А теперь Джайлз сидел бок о бок с Лайзой, одетой в темно-розовое шелковое платье, и рука его фамильярно лежала на спинке ее стула. Дважды он позволил себе слегка скользнуть пальцами по ее плечам, правда, только по легкому газовому шарфу, который она сегодня предпочла накинуть на оголенные плечи. Она содрогнулась от отвращения при его прикосновении, и он взглянул на нее в изумлении, и глаза его сузились. Лайза заметила с легким удивлением и любопытством, что в течение вечера он то и дело смотрел на маленькие часы, которые вынимал из кармана жилета.

Толпа оживилась, когда оркестр заиграл патриотические песни, иногда сменявшиеся более популярными мелодиями дня. Потом в честь прусских союзников Британии была объявлена бодрая немецкая полька, и Джон Вэстон заявил, что не может больше сдерживаться, и увел Чарити из ложи, чтобы присоединиться к парам, которые всецело отдавались танцам.

– Может, пойдем к ним, дорогая? – спросил Джайлз; его губы были почти у самого уха Лайзы.

Она слегка отстранилась:

– В эту толпу? Да нас раздавят! Лучше любоваться отсюда, правда?

– Чепуха!

Он встал и схватил ее пальцы.

– Эта ночь словно создана для веселья! – воскликнул он игриво. – И чем больше его, тем лучше. Пойдемте!

И, не давая времени опомниться, он буквально поставил ее на ноги и увлек из ложи.
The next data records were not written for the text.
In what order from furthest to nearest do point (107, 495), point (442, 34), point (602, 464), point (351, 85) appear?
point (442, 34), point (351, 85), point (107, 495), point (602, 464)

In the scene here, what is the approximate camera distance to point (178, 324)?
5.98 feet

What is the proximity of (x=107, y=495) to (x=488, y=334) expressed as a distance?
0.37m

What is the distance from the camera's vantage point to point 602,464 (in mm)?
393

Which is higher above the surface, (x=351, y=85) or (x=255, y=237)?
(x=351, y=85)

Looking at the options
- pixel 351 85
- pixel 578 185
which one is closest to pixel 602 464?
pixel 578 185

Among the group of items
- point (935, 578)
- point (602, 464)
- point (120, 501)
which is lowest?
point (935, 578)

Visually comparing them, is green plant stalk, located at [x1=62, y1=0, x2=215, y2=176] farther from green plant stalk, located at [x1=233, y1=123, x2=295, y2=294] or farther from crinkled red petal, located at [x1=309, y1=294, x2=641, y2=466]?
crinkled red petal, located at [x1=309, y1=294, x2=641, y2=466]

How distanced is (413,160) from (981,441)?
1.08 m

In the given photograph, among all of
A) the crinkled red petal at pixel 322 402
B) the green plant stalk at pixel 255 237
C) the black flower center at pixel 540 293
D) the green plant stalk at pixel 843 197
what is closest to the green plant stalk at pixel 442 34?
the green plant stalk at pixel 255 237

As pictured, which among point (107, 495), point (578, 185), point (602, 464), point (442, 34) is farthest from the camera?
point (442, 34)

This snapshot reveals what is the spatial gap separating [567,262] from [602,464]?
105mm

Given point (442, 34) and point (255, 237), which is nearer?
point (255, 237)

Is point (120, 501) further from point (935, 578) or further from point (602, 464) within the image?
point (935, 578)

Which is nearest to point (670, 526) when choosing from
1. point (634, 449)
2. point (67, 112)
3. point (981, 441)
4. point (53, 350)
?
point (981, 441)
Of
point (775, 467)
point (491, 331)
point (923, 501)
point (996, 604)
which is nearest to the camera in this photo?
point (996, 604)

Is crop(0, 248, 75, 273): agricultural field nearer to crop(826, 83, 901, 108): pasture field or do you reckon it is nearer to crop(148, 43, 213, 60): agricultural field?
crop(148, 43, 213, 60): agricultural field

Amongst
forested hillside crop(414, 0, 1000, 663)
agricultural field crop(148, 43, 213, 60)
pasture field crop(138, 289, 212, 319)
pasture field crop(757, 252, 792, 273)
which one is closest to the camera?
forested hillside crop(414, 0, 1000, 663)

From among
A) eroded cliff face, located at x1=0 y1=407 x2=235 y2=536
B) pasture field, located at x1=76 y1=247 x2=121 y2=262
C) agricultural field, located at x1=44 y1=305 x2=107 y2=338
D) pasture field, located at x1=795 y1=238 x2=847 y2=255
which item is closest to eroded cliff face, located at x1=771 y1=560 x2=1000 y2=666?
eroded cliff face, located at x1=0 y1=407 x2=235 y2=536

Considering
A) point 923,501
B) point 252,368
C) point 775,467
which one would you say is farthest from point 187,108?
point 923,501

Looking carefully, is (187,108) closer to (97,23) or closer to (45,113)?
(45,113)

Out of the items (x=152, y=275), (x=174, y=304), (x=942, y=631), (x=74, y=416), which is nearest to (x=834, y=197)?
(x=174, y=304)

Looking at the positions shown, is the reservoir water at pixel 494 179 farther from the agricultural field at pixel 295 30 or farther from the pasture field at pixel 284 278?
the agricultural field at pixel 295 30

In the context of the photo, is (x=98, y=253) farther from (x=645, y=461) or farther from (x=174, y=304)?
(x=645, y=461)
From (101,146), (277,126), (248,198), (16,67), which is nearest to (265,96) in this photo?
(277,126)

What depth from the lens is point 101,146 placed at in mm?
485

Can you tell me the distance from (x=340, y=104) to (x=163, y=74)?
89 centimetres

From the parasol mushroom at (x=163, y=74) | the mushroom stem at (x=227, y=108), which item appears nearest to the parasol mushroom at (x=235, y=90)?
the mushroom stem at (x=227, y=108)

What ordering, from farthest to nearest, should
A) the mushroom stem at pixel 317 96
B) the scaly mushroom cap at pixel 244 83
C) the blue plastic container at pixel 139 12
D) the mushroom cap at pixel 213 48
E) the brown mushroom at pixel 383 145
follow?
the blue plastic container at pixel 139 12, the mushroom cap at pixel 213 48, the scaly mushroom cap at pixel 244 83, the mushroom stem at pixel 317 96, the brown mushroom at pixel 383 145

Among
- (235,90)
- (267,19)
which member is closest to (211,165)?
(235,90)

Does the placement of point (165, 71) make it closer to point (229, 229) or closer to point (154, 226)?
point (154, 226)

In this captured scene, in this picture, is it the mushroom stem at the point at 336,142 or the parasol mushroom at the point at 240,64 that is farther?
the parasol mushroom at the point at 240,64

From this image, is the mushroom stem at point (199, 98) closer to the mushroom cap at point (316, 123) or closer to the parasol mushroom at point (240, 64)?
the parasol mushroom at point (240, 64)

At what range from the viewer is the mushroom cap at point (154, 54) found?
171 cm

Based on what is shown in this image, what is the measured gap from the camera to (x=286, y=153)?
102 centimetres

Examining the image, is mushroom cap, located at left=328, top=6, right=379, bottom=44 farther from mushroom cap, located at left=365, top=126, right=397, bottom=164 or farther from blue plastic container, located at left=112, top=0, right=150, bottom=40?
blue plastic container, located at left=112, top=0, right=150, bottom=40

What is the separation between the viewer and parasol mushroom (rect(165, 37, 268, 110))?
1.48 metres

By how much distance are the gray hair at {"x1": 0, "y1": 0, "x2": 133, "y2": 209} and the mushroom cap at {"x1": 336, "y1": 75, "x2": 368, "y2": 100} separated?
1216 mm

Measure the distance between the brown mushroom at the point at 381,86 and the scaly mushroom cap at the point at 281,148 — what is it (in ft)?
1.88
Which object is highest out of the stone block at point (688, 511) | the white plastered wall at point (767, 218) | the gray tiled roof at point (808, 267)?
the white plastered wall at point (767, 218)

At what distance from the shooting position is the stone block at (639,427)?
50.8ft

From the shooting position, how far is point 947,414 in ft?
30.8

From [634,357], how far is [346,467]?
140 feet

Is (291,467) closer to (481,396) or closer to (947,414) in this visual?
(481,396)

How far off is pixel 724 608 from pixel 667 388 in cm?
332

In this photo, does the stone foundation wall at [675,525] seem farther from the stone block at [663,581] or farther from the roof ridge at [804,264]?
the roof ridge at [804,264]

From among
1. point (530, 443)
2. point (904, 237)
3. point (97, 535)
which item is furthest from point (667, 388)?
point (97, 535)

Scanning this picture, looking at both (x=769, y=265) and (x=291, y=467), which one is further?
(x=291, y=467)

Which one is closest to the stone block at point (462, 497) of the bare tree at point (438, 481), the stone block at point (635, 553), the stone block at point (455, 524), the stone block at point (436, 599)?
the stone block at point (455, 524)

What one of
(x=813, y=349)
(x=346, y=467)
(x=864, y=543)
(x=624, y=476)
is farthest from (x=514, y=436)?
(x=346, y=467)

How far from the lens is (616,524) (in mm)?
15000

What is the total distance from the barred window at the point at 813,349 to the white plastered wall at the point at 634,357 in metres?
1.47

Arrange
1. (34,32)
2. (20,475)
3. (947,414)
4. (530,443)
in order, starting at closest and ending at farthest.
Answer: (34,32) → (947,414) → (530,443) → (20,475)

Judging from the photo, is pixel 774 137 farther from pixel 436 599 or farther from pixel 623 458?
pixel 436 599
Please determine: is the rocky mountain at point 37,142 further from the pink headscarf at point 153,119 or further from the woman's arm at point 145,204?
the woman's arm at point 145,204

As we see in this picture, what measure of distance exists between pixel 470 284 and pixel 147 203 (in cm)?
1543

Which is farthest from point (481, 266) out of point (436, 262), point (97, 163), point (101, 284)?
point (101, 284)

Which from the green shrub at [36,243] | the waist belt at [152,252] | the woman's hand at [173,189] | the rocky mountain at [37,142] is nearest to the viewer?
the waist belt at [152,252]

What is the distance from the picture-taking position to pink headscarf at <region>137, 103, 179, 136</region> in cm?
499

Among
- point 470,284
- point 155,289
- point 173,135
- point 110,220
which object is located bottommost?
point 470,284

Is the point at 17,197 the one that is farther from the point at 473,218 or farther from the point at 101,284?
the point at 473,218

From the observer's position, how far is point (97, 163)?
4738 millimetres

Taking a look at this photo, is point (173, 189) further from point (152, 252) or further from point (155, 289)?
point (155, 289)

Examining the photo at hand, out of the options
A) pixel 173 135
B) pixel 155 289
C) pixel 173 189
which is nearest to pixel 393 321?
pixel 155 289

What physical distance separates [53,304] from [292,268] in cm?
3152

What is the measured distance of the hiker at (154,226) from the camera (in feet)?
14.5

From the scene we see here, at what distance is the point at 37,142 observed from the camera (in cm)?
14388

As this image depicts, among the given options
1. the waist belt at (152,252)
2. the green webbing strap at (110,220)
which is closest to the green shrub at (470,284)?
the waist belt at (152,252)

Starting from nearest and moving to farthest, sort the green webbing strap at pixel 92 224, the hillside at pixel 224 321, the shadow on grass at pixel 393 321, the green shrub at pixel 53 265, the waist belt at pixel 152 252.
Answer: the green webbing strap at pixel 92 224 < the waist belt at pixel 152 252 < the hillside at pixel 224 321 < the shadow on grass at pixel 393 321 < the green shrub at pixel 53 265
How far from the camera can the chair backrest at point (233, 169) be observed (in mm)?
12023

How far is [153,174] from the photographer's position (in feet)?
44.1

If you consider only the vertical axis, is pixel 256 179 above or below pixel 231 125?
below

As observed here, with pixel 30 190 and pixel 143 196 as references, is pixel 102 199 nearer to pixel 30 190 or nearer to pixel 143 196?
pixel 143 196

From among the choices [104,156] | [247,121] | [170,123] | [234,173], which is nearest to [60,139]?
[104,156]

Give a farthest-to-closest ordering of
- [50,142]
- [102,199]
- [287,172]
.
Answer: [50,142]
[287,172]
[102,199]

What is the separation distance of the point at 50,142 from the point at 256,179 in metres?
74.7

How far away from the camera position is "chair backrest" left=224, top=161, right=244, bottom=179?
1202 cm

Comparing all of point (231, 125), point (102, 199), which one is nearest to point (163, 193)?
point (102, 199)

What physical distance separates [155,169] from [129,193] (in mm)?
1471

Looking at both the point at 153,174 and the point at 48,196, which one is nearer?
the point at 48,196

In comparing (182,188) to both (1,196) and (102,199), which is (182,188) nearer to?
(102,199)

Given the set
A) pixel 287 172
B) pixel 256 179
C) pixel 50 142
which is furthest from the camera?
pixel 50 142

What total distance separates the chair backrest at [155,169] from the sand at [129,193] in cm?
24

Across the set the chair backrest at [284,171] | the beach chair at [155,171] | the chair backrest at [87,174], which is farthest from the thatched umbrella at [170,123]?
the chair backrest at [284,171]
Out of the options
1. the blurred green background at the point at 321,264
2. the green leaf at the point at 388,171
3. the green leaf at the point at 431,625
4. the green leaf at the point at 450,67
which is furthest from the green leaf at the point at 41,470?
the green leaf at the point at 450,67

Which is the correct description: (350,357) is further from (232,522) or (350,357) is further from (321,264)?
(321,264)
В ту же минуту Лайза была уже безжалостно стиснута напором других танцующих, а спустя очень короткое время и энтузиазм Джайлза начал увядать. Он повел ее на одну из дорожек, ведущих от павильона, где толпа пришедших на концерт стала редеть.

– Уф-ф! – фыркнул Джайлз, водворяя на место свой сбившийся набок галстук. – Вы были правы. Думаю, мы едва спасли свои жизни.

Джайлз накинул на плечи Лайзы шарф, соскользнувший на землю, и поправил выбившийся локон. Лайза никогда прежде не противилась его маленьким вольностям, но теперь она почему-то напряглась. Явно не обращая на это внимания, Джайлз схватил ее за локоть. Он был странно бледен, когда повернулся, чтобы заговорить с ней.

– Не хотите ли немного погулять по тропинкам? Боюсь, дорогая, мы не скоро почувствуем себя в состоянии вернуться в нашу лодку.

Это предложение как нельзя лучше отвечало планам Лайзы – она весь вечер искала возможность спокойно и с глазу на глаз поговорить с Джайлзом. Она повернулась, чтобы последовать за ним, но замешкалась на мгновение, заметив знакомую голову в толпе танцующих.

Чад! Господи, что он тут делает? Лайза поискала взглядом Кэролайн, но ее нигде не было видно. В следующую секунду Чад исчез, и Лайза стала гадать, не померещилось ли ей это. Она с улыбкой позволила Джайлзу увести ее под сень деревьев, растущих вдоль тропинки, ведущей к живописным рощицам сада.